Work instructions
• A. Output the records from the line containing "Tag baseball bats in this image." through the final line of the records as a JSON list of strings, one string per line and no blank lines.
• B. Write the next part of the Cook County property tax text.

Given passage
################

Pappas’ report shows that commercial properties in the Loop saw their collective tax bills fall by $129 million. Meanwhile, homeowners in some of the city’s poorest neighborhoods absorbed dramatic increases. West Garfield Park’s median homeowner bill more than doubled, rising from $1,482 to $3,448. North Lawndale saw a similar spike, from $1,905 to $3,791.

The assessor’s office determined that homeowners’ share of property value in Cook County was 49% for last year’s Chicago reassessment, while commercial and non-residential properties made up 51%. But after Board of Review appeals, the homeowner share rose to 54%.

“The biggest, most famous, nicest hotels downtown — their tax bills fell. And you cannot tell me that any hotel today is doing worse than it was in 2021, when these hotels were empty,” Kaegi said. “We in North Lawndale, in West Garfield Park, here on the South Side, we’re picking up the tab for them.”

But Kaegi also said some of the sharp increases in South and West Side neighborhoods reflect real growth in property values. Sales prices in many neighborhoods have climbed significantly since Chicago’s last reassessment in 2021, driven partly by community groups flipping vacant lots and rehabbing homes, and partly by an influx of outside investors and speculators. 

The median sales price of a residential property in central Englewood, for example, rose from less than $26,000 between 2016 and 2018 to $95,000 between 2022 and 2024, according to a September analysis by the Illinois Answers Project and the Tribune.

“People who stuck it through the housing crisis all those hard years when they were underwater on their mortgage,” Kaegi said, are finally now “getting a return on their investment.”

He also told property owners to file appeals if they believe their properties were overvalued.

“If we overestimated the value of your house, especially if it hasn’t been renovated … that’s the kind of thing that we want to hear about in your appeals,” he said.

Hyde Park neighborhood file

A condominium building in Hyde Park, 5200 S. Drexel Blvd., Nov. 30, 2025.

Marc C. Monaghan

Rogers, however, accused Kaegi of “bamboozling” residents by creating the problems he then asks the Board of Review to fix.

“What he’s telling you to do is to come to me to fix his mistakes, while simultaneously telling you I’m the reason that your bill is high,” Rogers said. “Are we going to believe and be bamboozled by that BS anymore?”

################

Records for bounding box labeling
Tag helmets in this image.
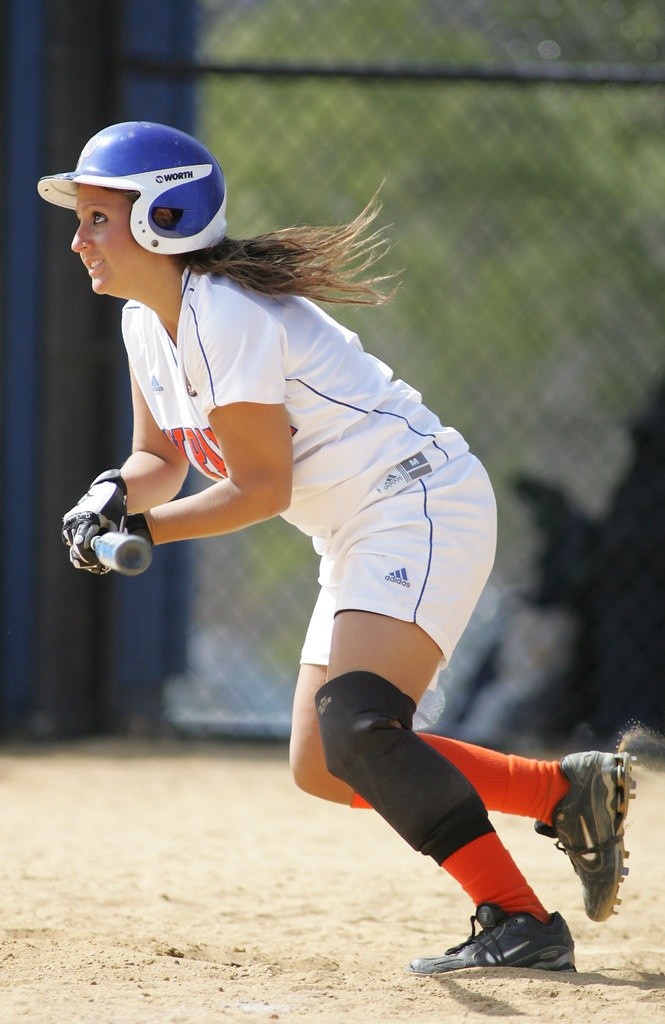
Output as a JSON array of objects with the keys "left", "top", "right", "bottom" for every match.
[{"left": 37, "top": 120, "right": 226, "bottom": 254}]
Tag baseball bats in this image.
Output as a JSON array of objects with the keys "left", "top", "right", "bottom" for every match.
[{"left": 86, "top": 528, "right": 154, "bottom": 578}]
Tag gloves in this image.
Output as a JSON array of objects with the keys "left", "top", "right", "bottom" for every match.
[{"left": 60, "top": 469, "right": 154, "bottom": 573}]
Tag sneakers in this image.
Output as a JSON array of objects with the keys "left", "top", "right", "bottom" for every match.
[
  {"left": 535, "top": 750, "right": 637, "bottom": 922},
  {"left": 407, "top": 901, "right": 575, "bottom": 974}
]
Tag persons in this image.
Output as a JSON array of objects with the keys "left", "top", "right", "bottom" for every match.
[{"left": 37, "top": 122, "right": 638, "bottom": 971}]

################

Response list
• A.
[
  "Tag baseball bats in this image.",
  "Output as a JSON array of objects with the keys \"left\", \"top\", \"right\", \"bottom\" for every match.",
  "[{\"left\": 86, \"top\": 528, \"right\": 154, \"bottom\": 578}]",
  "Tag gloves in this image.",
  "Output as a JSON array of objects with the keys \"left\", \"top\", \"right\", \"bottom\" for every match.",
  "[{\"left\": 60, \"top\": 469, \"right\": 154, \"bottom\": 573}]",
  "Tag sneakers in this image.",
  "Output as a JSON array of objects with the keys \"left\", \"top\", \"right\", \"bottom\" for every match.",
  "[",
  "  {\"left\": 535, \"top\": 750, \"right\": 637, \"bottom\": 922},",
  "  {\"left\": 407, \"top\": 901, \"right\": 575, \"bottom\": 974}",
  "]",
  "Tag persons in this image.",
  "Output as a JSON array of objects with the keys \"left\", \"top\", \"right\", \"bottom\" for every match.",
  "[{\"left\": 37, \"top\": 122, \"right\": 638, \"bottom\": 971}]"
]

• B.
Rogers cited an August 2024 Illinois Answers Project and Tribune investigation that found that Kaegi’s office missed at least $444 million in market value, leaving money off the tax rolls and shifting the burden onto other property owners. He also accused Kaegi of over-assessing properties in Black neighborhoods, saying the assessor “thinks he’s the overseer in our communities.”

“He’s raising the values in our communities, driving us out, living in Oak Park, while he says I’m from Kenwood, I’m your neighbor,” Rogers said, referencing Kaegi’s upbringing in the neighborhood.

The Board of Review commissioner defended his office’s appeals process as evidence-based and transparent, noting that all decisions are posted publicly online. He said when the assessor overvalues properties and owners appeal with documentation like appraisals or MLS listings, the board grants reductions in more than 70% of cases.

Rogers challenged Kaegi to issue certificates of error for entire communities where assessments spiked dramatically, rather than forcing individual homeowners to appeal one by one.

“If he sends me a certificate of error acknowledging that he increased West Garfield Park and Lawndale by 40, 50, 60%, we will honor it,” Rogers said. “We will accept it.”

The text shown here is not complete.